■ Document section:
◇ ◇ ◇ ◇ ◇ ◇ ◇
Another intriguing issue is that azithromycin started early (i.e. prior to day 6 of the acute episode) had greater effect. However, the trial was designed with a stringent daily diary monitoring of infants in the birth cohort to detect eligible infants having three consecutive days of symptoms, at which point they were examined by physicians. Under these circumstances, it is unclear how/why an unspecified number of the infants were enrolled after 6 days of symptoms.

Subgroup analyses (although under-powered) suggested that azithromycin was superior to placebo in those with C-reactive protein (CRP) <8mg/L, temperature <38 0C, and absence of pathogenic bacteria in hypopharyngeal aspirate. Although these could be statistical artefacts, the anti-bacterial effect of azithromycin (as proposed by the authors) would be expected to work in the exact opposite circumstances. This raises the question whether the effects are related to non-antimicrobial actions of azithromycin. But, azithromycin was superior in those colonized by H. influenzae, and in those without respiratory viruses.
◇ ◇ ◇ ◇ ◇ ◇ ◇
■ Dataset extract:
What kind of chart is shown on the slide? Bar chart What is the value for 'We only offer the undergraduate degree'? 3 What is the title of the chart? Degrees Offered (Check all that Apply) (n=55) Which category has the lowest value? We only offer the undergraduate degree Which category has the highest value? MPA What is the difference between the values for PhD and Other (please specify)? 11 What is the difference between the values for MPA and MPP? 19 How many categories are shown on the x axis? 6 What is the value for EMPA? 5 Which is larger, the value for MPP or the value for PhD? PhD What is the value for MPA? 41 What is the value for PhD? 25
◇ ◇ ◇ ◇ ◇ ◇ ◇
■ What you need to do:
Rewrite the part of the passage on the azithromycin trial that opens with the words containing "Subgroup analyses (although" and closes with "without respiratory viruses.", putting "chance findings" in place of "statistical artefacts".

■ Response for this exercise:
Subgroup analyses (although under-powered) suggested that azithromycin was superior to placebo in those with C-reactive protein (CRP) <8mg/L, temperature <38 0C, and absence of pathogenic bacteria in hypopharyngeal aspirate. Although these could be chance findings, the anti-bacterial effect of azithromycin (as proposed by the authors) would be expected to work in the exact opposite circumstances. This raises the question whether the effects are related to non-antimicrobial actions of azithromycin. But, azithromycin was superior in those colonized by H. influenzae, and in those without respiratory viruses.